= Beheim Karlsen case =

1999 death and criminal case in Norway

The Beheim Karlsen case concerns the 1999 death of Arve Beheim Karlsen, a 17-year-old Norwegian of Indian origin, and the subsequent criminal proceedings in Norway. Karlsen had been subjected to bullying, violence and racism over time. On the evening of 23 April 1999, he was chased in Sogndal by two young men who shouted racially motivated threats after him; he was found dead in the Sogndalselvi river on 26 April 1999.

The case became part of public debate in Norway about racism, bullying and the scope of the country's anti-racism legislation. In 2001, two men were convicted of violence and threats against Karlsen, but were acquitted of violating the anti-racism provision of the penal code.

== Background ==
Arve Beheim Karlsen was an Indian-born Norwegian teenager living in western Norway. According to Sogndal municipality, he had been subjected over time to bullying, violence and racism before the events of April 1999.

== Death ==
Late on 23 April 1999, Karlsen was chased by two young men in Sogndal while racially motivated threats were shouted after him. He was found dead in the Sogndalselvi river on the morning of 26 April 1999.

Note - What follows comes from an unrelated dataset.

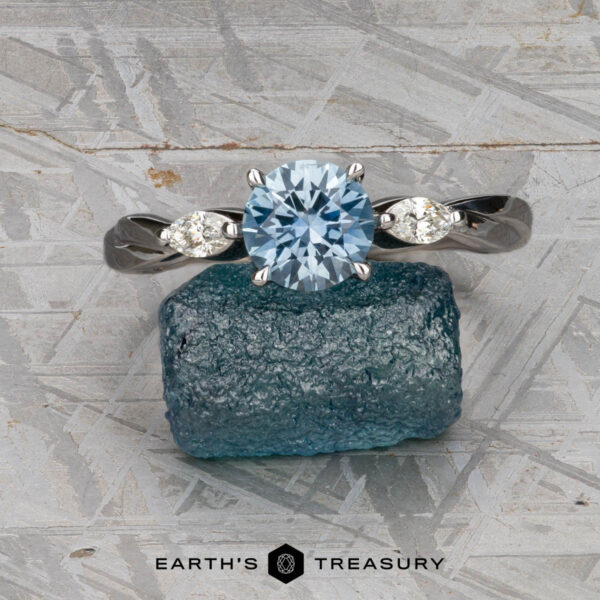 The Braided "Zuri" ring in 14k white gold with 1.15-carat Montana sapphire The Braided "Zuri" ring in 14k white gold, featuring a 1.15-carat Montana sapphire, is displayed on a rough blue crystal atop a textured gray surface.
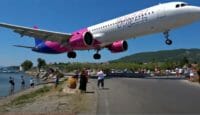 a plane flying over a road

The circumstances of the case led to national attention in Norway, particularly because of the racial harassment reported before and during the incident.

== Criminal case ==
Two 19-year-old men were later tried in Indre Sogn District Court. They were acquitted of violating the anti-racism provision of the Norwegian Penal Code, then known as section 135a, but were convicted of violence and threats against Karlsen. One of the defendants was sentenced to three years in prison, while the other was sentenced to one year, part of it suspended.

The court held that some of the violence and threats were racially motivated, but the defendants were nevertheless acquitted under the specific anti-racism provision. Contemporary reporting explained that the provision concerned racist statements spread publicly, and the court did not find that this legal requirement had been met.

The verdict was criticised by anti-racist voices and by Karlsen's family, who argued that the legal protection against racist harassment was too weak in practice.

== Memorial ==
In 2024, 25 years after Karlsen's death, a memorial to him was unveiled at Granden by the Sogndalselvi in Sogndal. The unveiling took place on 28 April 2024 and was attended by Norway's Minister of Culture and Equality, Lubna Jaffery.

The memorial consists of a sculpture by artist Tobbe Malm and a poem by writer Brynjulf Jung Tjønn. During the unveiling, Jaffery described the memorial as a reminder of the need to learn from history and continue the work against racism and discrimination.

== Legacy ==
The Beheim Karlsen case is remembered in Norway as a case connected to racism, bullying and the limits of legal protection against racist harassment. In connection with the 2024 memorial, Sogndal municipality and Høgskulen på Vestlandet described the event as an important public act of remembrance and anti-racist reflection.